• [The task] Pictures don't belong in the copy; print all the records exactly.

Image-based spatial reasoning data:
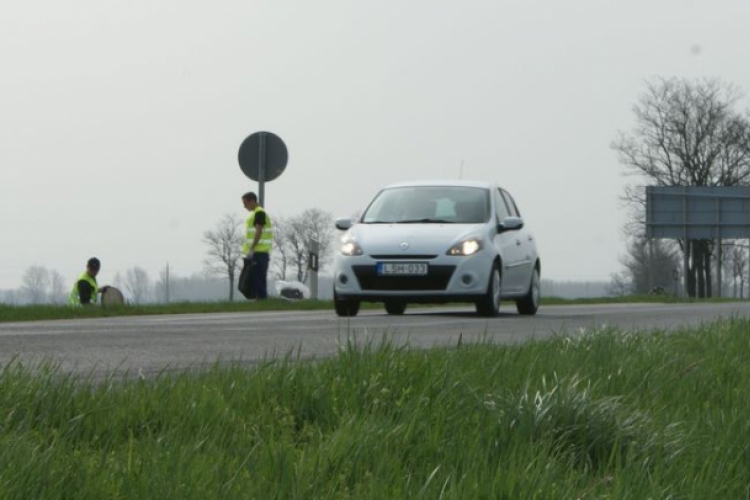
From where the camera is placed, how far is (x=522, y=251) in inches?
741

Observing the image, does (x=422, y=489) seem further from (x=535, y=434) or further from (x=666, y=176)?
(x=666, y=176)

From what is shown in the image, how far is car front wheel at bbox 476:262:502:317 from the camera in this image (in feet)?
55.8

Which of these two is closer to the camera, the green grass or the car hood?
the green grass

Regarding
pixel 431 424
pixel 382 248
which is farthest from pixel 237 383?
pixel 382 248

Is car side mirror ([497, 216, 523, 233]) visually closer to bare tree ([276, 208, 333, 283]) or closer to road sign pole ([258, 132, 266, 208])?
road sign pole ([258, 132, 266, 208])

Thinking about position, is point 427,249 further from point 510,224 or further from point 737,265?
point 737,265

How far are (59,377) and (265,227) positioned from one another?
18.2 metres

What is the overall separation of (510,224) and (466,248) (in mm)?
1003

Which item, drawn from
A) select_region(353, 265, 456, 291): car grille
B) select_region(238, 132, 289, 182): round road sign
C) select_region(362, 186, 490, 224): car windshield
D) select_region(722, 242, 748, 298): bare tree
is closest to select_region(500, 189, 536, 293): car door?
select_region(362, 186, 490, 224): car windshield

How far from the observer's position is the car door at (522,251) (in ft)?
61.1

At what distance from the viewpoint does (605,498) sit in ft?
13.5

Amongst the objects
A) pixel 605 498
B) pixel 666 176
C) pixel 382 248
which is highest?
pixel 666 176

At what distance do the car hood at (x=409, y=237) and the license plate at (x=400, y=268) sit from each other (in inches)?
4.8

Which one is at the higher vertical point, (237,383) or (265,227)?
(265,227)
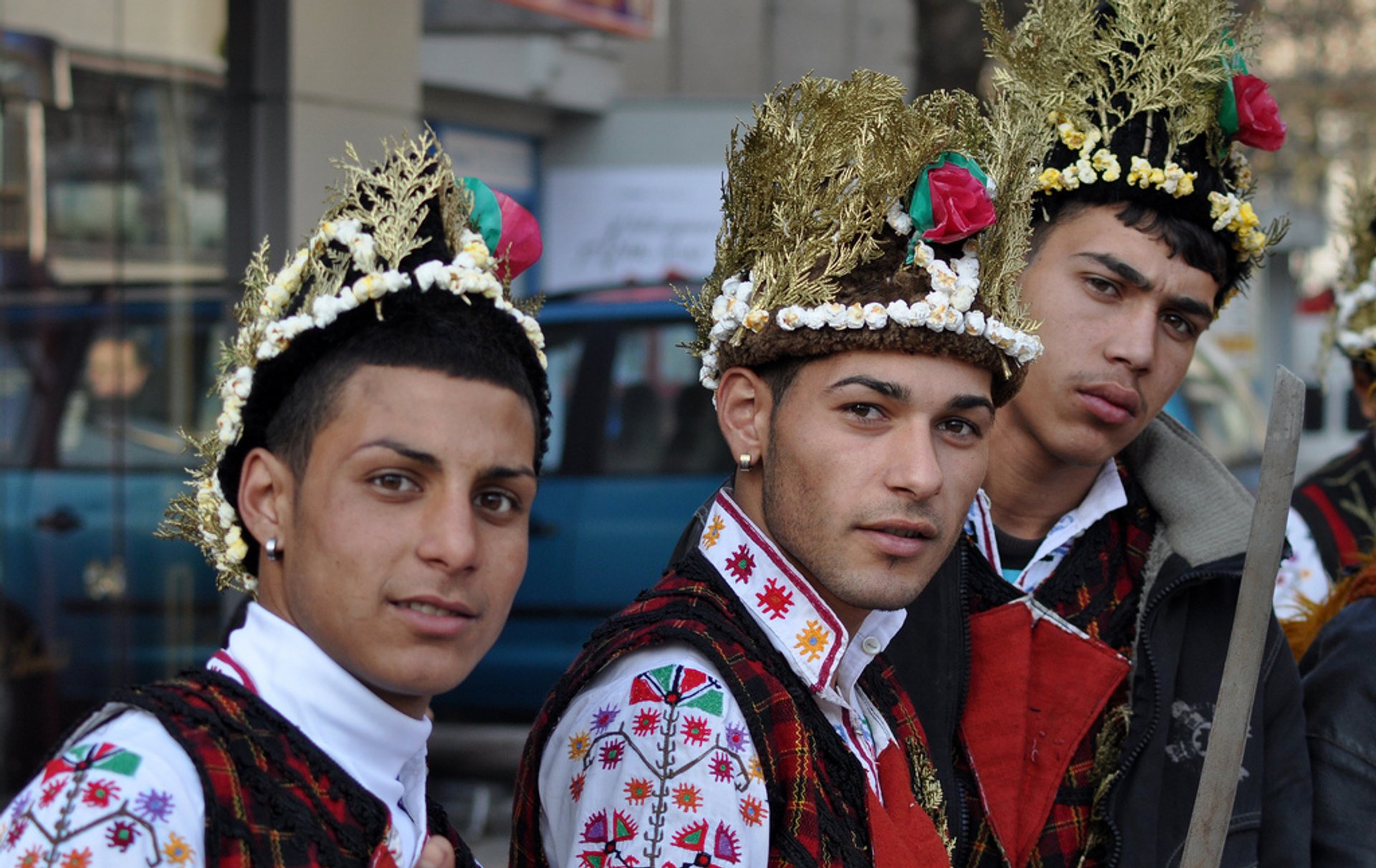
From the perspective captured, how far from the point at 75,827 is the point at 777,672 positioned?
0.84 m

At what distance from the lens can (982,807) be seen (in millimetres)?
2338

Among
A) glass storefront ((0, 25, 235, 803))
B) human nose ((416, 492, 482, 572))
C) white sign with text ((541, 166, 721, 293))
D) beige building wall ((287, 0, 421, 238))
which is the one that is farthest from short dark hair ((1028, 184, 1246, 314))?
white sign with text ((541, 166, 721, 293))

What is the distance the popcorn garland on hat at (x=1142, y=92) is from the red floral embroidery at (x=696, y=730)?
1.24 metres

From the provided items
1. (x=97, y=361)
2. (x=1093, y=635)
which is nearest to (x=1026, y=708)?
(x=1093, y=635)

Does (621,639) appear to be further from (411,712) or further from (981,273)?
(981,273)

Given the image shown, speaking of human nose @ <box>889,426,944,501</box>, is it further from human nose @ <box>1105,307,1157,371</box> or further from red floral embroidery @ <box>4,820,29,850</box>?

• [Task output]
From where the camera is placed, how far is (x=522, y=251) in inches?
741

Observing the image, does (x=422, y=489) seem further from (x=535, y=434) or further from (x=666, y=176)?
(x=666, y=176)

From what is shown in the image, how far is car front wheel at bbox 476:262:502:317 from the camera in this image (in feet)?
55.8

Which of these two is closer to the camera, the green grass or the car hood?
the green grass

Regarding
pixel 431 424
pixel 382 248
which is farthest from pixel 237 383?
pixel 382 248

Is car side mirror ([497, 216, 523, 233]) visually closer to bare tree ([276, 208, 333, 283]) or closer to road sign pole ([258, 132, 266, 208])?
road sign pole ([258, 132, 266, 208])

Thinking about position, is point 427,249 further from point 510,224 or further from point 737,265?
point 737,265

How far are (59,377) and (265,227) positioned from one another?
18.2 metres

What is the overall separation of (510,224) and (466,248) (in mm)?
1003

Which item, drawn from
A) select_region(353, 265, 456, 291): car grille
B) select_region(238, 132, 289, 182): round road sign
C) select_region(362, 186, 490, 224): car windshield
D) select_region(722, 242, 748, 298): bare tree
is closest to select_region(500, 189, 536, 293): car door?
select_region(362, 186, 490, 224): car windshield

How far from the observer's position is the car door at (522,251) (in ft)?
61.1

At what distance from the viewpoint does (605,498) sit in ft?
13.5

Amongst the objects
A) pixel 605 498
B) pixel 666 176
C) pixel 382 248
which is highest?
pixel 666 176

At what distance do the car hood at (x=409, y=237) and the license plate at (x=400, y=268) sit from each other (in inches)?
4.8

Which one is at the higher vertical point, (237,383) or (265,227)?
(265,227)
From the perspective captured, how far from the point at 75,827 is the point at 777,672 positioned?
0.84 m

At what distance from the lens can (982,807) be seen (in millimetres)?
2338

Among
A) glass storefront ((0, 25, 235, 803))
B) human nose ((416, 492, 482, 572))
C) white sign with text ((541, 166, 721, 293))
D) beige building wall ((287, 0, 421, 238))
which is the one that is farthest from short dark hair ((1028, 184, 1246, 314))?
white sign with text ((541, 166, 721, 293))

What is the distance the popcorn garland on hat at (x=1142, y=92) is from the red floral embroidery at (x=696, y=730)?
1.24 metres

From the provided items
1. (x=97, y=361)
2. (x=1093, y=635)
which is nearest to (x=1026, y=708)?
(x=1093, y=635)

Does (621,639) appear to be further from (411,712) or further from (981,273)?
(981,273)

Given the image shown, speaking of human nose @ <box>889,426,944,501</box>, is it further from human nose @ <box>1105,307,1157,371</box> or further from red floral embroidery @ <box>4,820,29,850</box>?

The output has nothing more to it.